Start of the 3rd phase of ARPA

KfW supports Brazil's environmental protection programmes

The third phase of ARPA (Amazon Region Protected Area Program) was recently initiated in the scope of government negotiations between Germany and Brazil. Phase three provides for the establishment of a fund (ARPA for Life) that is to secure permanent financing for the protected areas. On behalf of the Federal Ministry for Economic Cooperation and Development (BMZ), KfW promised to contribute another EUR 31.7 million to protect the tropical forests in Brazil under the largest tropical forest conservation programme worldwide. Thanks to these funds, an area of 60 million hectares will be protected for 25 years until Brazil is able to independently provide for the upkeep of all the protected areas.

The ARPA programme was established in 2002 to save the tropical forests in Brazil. To date, KfW has supported the programme on behalf of the BMZ with a total of about EUR 89.4 million, EUR 57.6 million of which was already disbursed between 2003 and 2014 for demarcating and designating 52 million hectares of tropical forests.

Brazil is fighting illegal deforestation

The tropical forests in Brazil are among the largest remaining jungle regions worldwide; they are the habitat of 1.4 million animal and plant species. However, in the last few decades large areas of forest were logged (partly illegally) to win arable land. In order to protect the remaining forest areas, Brazil is modernising its corresponding policies with the assistance of its partners, and has started to combat illegal deforestation on a huge scale. Brazil has thus been able to reduce deforestation in Amazonia by nearly 80 % in the last ten years.

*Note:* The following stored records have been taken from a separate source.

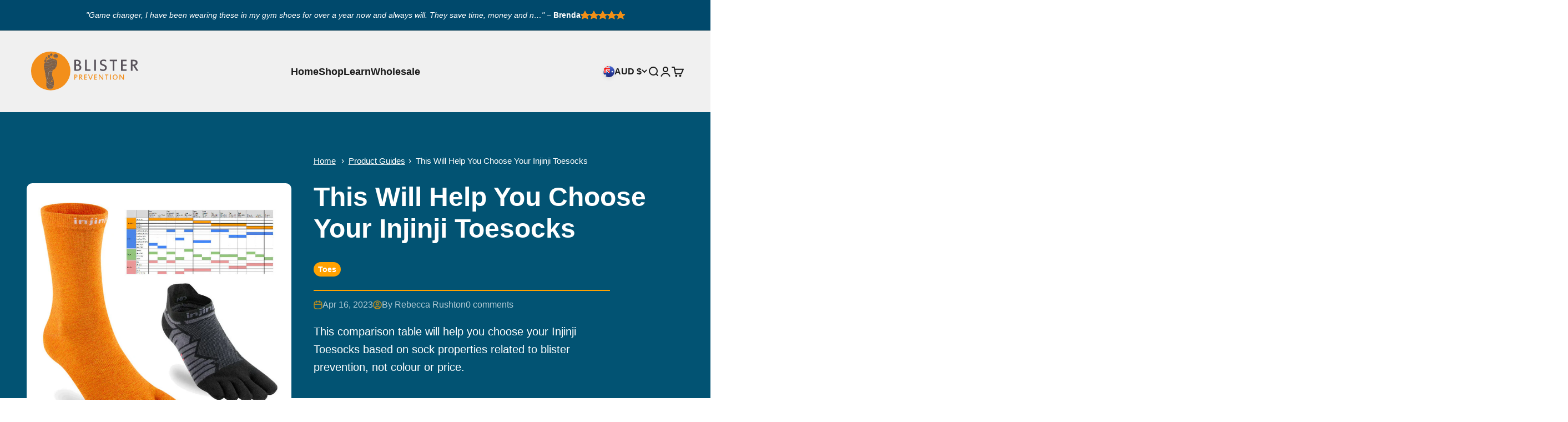

--- FILE ---
content_type: text/html; charset=utf-8
request_url: https://www.blister-prevention.com/tools/disqus/comments/products/injinji-toesocks?page=1
body_size: -328
content:


{
  "article_id": 557591265316,
  "paginate": {"current_offset":0,"current_page":1,"items":0,"page_size":250,"parts":[],"pages":1},
  "comments": 
  [
  
]}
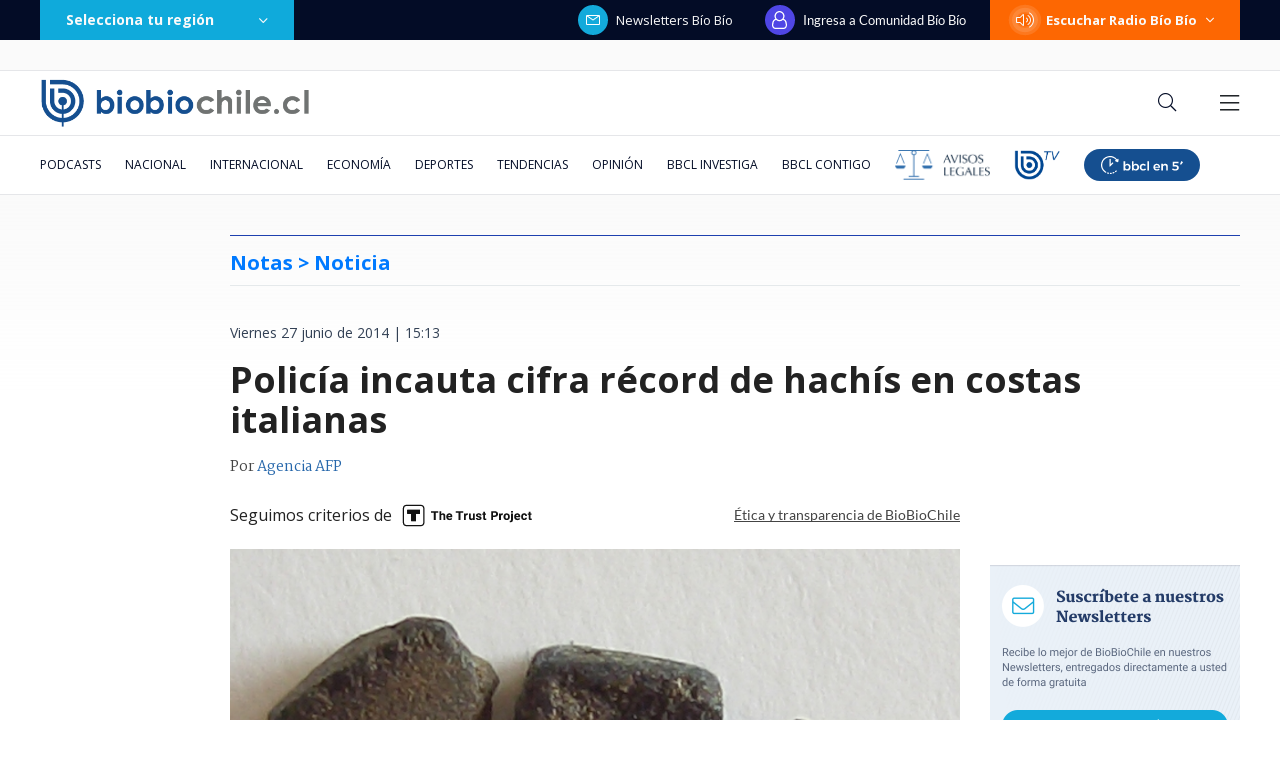

--- FILE ---
content_type: text/html; charset=utf-8
request_url: https://realtime.bbcl.cl/hit/?t=1769869149821&url=https%3A%2F%2Fwww.biobiochile.cl%2Fnoticias%2F2014%2F06%2F27%2Fpolicia-incauta-cifra-record-en-hachis-en-costas-italianas.shtml&property=01G1KMVDSGMWCR31GWZX0VBJBY&referrer=
body_size: -15
content:
01KGA6R22BDD8HC4GPT67ZSXJW.OAmtPTGMqFAOqDSX5pYI/nA6HgW2YDwGSd/InGpFkT4=

--- FILE ---
content_type: text/html; charset=utf-8
request_url: https://www.google.com/recaptcha/api2/aframe
body_size: 269
content:
<!DOCTYPE HTML><html><head><meta http-equiv="content-type" content="text/html; charset=UTF-8"></head><body><script nonce="Kvhk3AWJDECOE0V4iUp2HQ">/** Anti-fraud and anti-abuse applications only. See google.com/recaptcha */ try{var clients={'sodar':'https://pagead2.googlesyndication.com/pagead/sodar?'};window.addEventListener("message",function(a){try{if(a.source===window.parent){var b=JSON.parse(a.data);var c=clients[b['id']];if(c){var d=document.createElement('img');d.src=c+b['params']+'&rc='+(localStorage.getItem("rc::a")?sessionStorage.getItem("rc::b"):"");window.document.body.appendChild(d);sessionStorage.setItem("rc::e",parseInt(sessionStorage.getItem("rc::e")||0)+1);localStorage.setItem("rc::h",'1769869165900');}}}catch(b){}});window.parent.postMessage("_grecaptcha_ready", "*");}catch(b){}</script></body></html>

--- FILE ---
content_type: application/javascript
request_url: https://www.biobiochile.cl/static/realtime/realtime-general.js?t=1769869161281&callback=BBCL_Realtime
body_size: 1037
content:
/*2026-01-31 14:19:07*/ BBCL_Realtime([{"id":6717868,"titulo":"Poduje arremete contra Rojas y recuerda el retraso del Hospital del C\u00e1ncer por un \"nido de ar\u00e1cnidos\"","url":"https:\/\/www.biobiochile.cl\/noticias\/nacional\/chile\/2026\/01\/31\/poduje-arremete-contra-rojas-y-recuerda-el-retraso-del-hospital-del-cancer-por-un-nido-de-aracnidos.shtml","imagen":"2026\/01\/ivan-poduje.jpg","video_rudo_destacado":"","categoria":"nacional","en_vivo":false,"visitas":180},{"id":6717756,"titulo":"No funcion\u00f3: Ripley baj\u00f3 la cortina en Mallplaza Los Dom\u00ednicos pero no despedir\u00e1 a sus trabajadores","url":"https:\/\/www.biobiochile.cl\/noticias\/economia\/negocios-y-empresas\/2026\/01\/30\/cierre-poco-peso-en-ventas-ripley-bajo-la-cortina-en-mallplaza-los-dominicos-pero-no-despedira-a-su-personal.shtml","imagen":"2026\/01\/poco-peso-en-ventas-ripley-bajo-la-cortina-en-mallplaza-los-dominicos-pero-no-despedira-a-su-personal.png","video_rudo_destacado":"","categoria":"nacional","en_vivo":false,"visitas":170},{"id":6716844,"titulo":"Carabineros y PDI retiran m\u00e1s de 10 toneladas de ropa en Penco y Tom\u00e9 para prevenir riesgos sanitarios","url":"https:\/\/www.biobiochile.cl\/noticias\/nacional\/region-del-bio-bio\/2026\/01\/30\/carabineros-y-pdi-retiran-mas-de-10-toneladas-de-ropa-en-penco-y-tome-para-prevenir-riesgos-sanitarios.shtml","imagen":"2026\/01\/contexto-120.png","video_rudo_destacado":"","categoria":"nacional","en_vivo":false,"visitas":166},{"id":6717337,"titulo":"Guillermo Ram\u00edrez: \"Si no es con el PDG ser\u00e1 con otra fuerza, pero mayor\u00eda en la C\u00e1mara vamos a tener\"","url":"https:\/\/www.biobiochile.cl\/noticias\/nacional\/chile\/2026\/01\/31\/guillermo-ramirez-si-no-es-con-el-pdg-sera-con-otra-fuerza-pero-mayoria-en-la-camara-vamos-a-tener.shtml","imagen":"2026\/01\/ramirez-guillermo.jpg","video_rudo_destacado":"","categoria":"nacional","en_vivo":false,"visitas":160},{"id":6715958,"titulo":"Fundaci\u00f3n busca voluntarios para abrazar a beb\u00e9s abandonados: \"al mirarlos, lo dem\u00e1s pierde gravedad\"","url":"https:\/\/www.biobiochile.cl\/noticias\/sociedad\/curiosidades\/2026\/01\/29\/fundacion-busca-voluntarios-para-abrazar-a-bebes-abandonados-al-mirarlos-lo-demas-pierde-gravedad.shtml","imagen":"2026\/01\/fundacion-abrazame.jpg","video_rudo_destacado":"","categoria":"general","en_vivo":false,"visitas":139},{"id":6717683,"titulo":"Andr\u00f3nico Luksic y Andr\u00e9s Velasco aparecen nombrados en conversaciones de los archivos de Epstein","url":"https:\/\/www.biobiochile.cl\/noticias\/internacional\/eeuu\/2026\/01\/30\/andronico-luksic-y-andres-velasco-aparecen-mencionados-en-correos-de-epstein-como-sujetos-de-interes.shtml","imagen":"2026\/01\/velasco-epstein-luksic.png","video_rudo_destacado":"","categoria":"nacional","en_vivo":false,"visitas":97},{"id":6717874,"titulo":"Un delincuente muri\u00f3 y otro qued\u00f3 herido a manos de funcionarios PDI que frustraron asalto","url":"https:\/\/www.biobiochile.cl\/noticias\/nacional\/region-metropolitana\/2026\/01\/31\/un-delincuente-murio-y-otro-quedo-herido-a-manos-de-funcionarios-pdi-que-frustraron-asalto.shtml","imagen":"2026\/01\/un-delincuente-murio-y-otro-quedo-herido-a-manos-de-funcionarios-pdi-que-frustraron-asalto.png","video_rudo_destacado":"","categoria":"nacional","en_vivo":false,"visitas":93},{"id":6717917,"titulo":"De La Pe\u00f1a advierte a Chile por \"poco ruedo\" de cara a Copa Davis y se encomienda al \u2019factor Mass\u00fa\u2019","url":"https:\/\/www.biobiochile.cl\/noticias\/deportes\/tenis\/2026\/01\/31\/de-la-pena-advierte-a-chile-por-poco-ruedo-de-cara-a-copa-davis-y-se-encomienda-al-factor-massu.shtml","imagen":"2026\/01\/horacio-de-la-pena-chile-copa-davis-serbia-massu.jpg","video_rudo_destacado":"","categoria":"deportes","en_vivo":false,"visitas":93},{"id":6717811,"titulo":"Presidenta de Venezuela, Delcy Rodr\u00edguez, anuncia ley de amnist\u00eda general","url":"https:\/\/www.biobiochile.cl\/noticias\/internacional\/america-latina\/2026\/01\/30\/presidenta-de-venezuela-delcy-rodriguez-anuncia-ley-de-amnistia-general.shtml","imagen":"2026\/01\/presidenta-venezuela.png","video_rudo_destacado":"","categoria":"nacional","en_vivo":false,"visitas":81},{"id":6717780,"titulo":"\"Sobregirado el futuro ministro\": mundo pol\u00edtico cuestiona tono de Iv\u00e1n Poduje por activismo ambiental","url":"https:\/\/www.biobiochile.cl\/noticias\/nacional\/region-del-bio-bio\/2026\/01\/30\/sobregirado-el-futuro-ministro-mundo-politico-cuestiona-tono-de-ivan-poduje-por-activismo-ambiental.shtml","imagen":"2026\/01\/sobregirado-el-futuro-ministro-mundo-politico-cuestiona-tono-de-ivan-poduje-por-activismo-ambiental.png","video_rudo_destacado":"","categoria":"nacional","en_vivo":false,"visitas":75}])

--- FILE ---
content_type: application/javascript; charset=utf-8
request_url: https://fundingchoicesmessages.google.com/f/AGSKWxXqsxpTfuqP2jaDd1iPphVrMKP1auheWcrAjaipjPUmrPfaBBAznyVKOYRckoVl317D8YeVPQHpknKk48zSAtKEqzxr8VlNx_FhKuwzpAo0HePVInIFh5fFqRY1Icmpxu4xqcO454U2TdZGNxPzlXkIJMi_OZpmXT-uPUyn5SyCHhlMOtstw_eyqIe1/_&adname=_ad_sense//ad_content./descpopup.js/cnads.js
body_size: -1285
content:
window['01c691a2-36ce-4603-9770-85fdd0d505df'] = true;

The prolongation of German support measures was signed by Stephan Opitz, Member of the Management Committee of KfW Development Bank, and Rosa Lemos de Sá, President of FUNBIO (Fundo Brasileiro para a Biodiversidade), at the forest conference held by the Brazilian Ministry of Environment. The conference was part of the Brazilian-German government negotiations. In addition to the majority of the cabinet, even Federal Chancellor Angela Merkel travelled to Brazil.

KfW will support the programme with additional funds amounting to EUR 31.7 million. The Brazilian Ministry of Environment MMA (Ministério do Meio Ambiente) is the project-executing agency.

ARPA for Life has received total funds of EUR 175 million. Alongside Germany (the largest single donor) the following organisations are also involved: Global Environment Facility (GEF) represented by the World Bank, the IDB (Inter-American Development Bank), the national Amazon fund, the Linden Trust for Conservation, the Gordon and Betty Moore Foundation and the WWF.

View of the tropical forest and its mountain landscape.
The tropical forest in Brazil is one of the largest still remaining jungle regions in the world.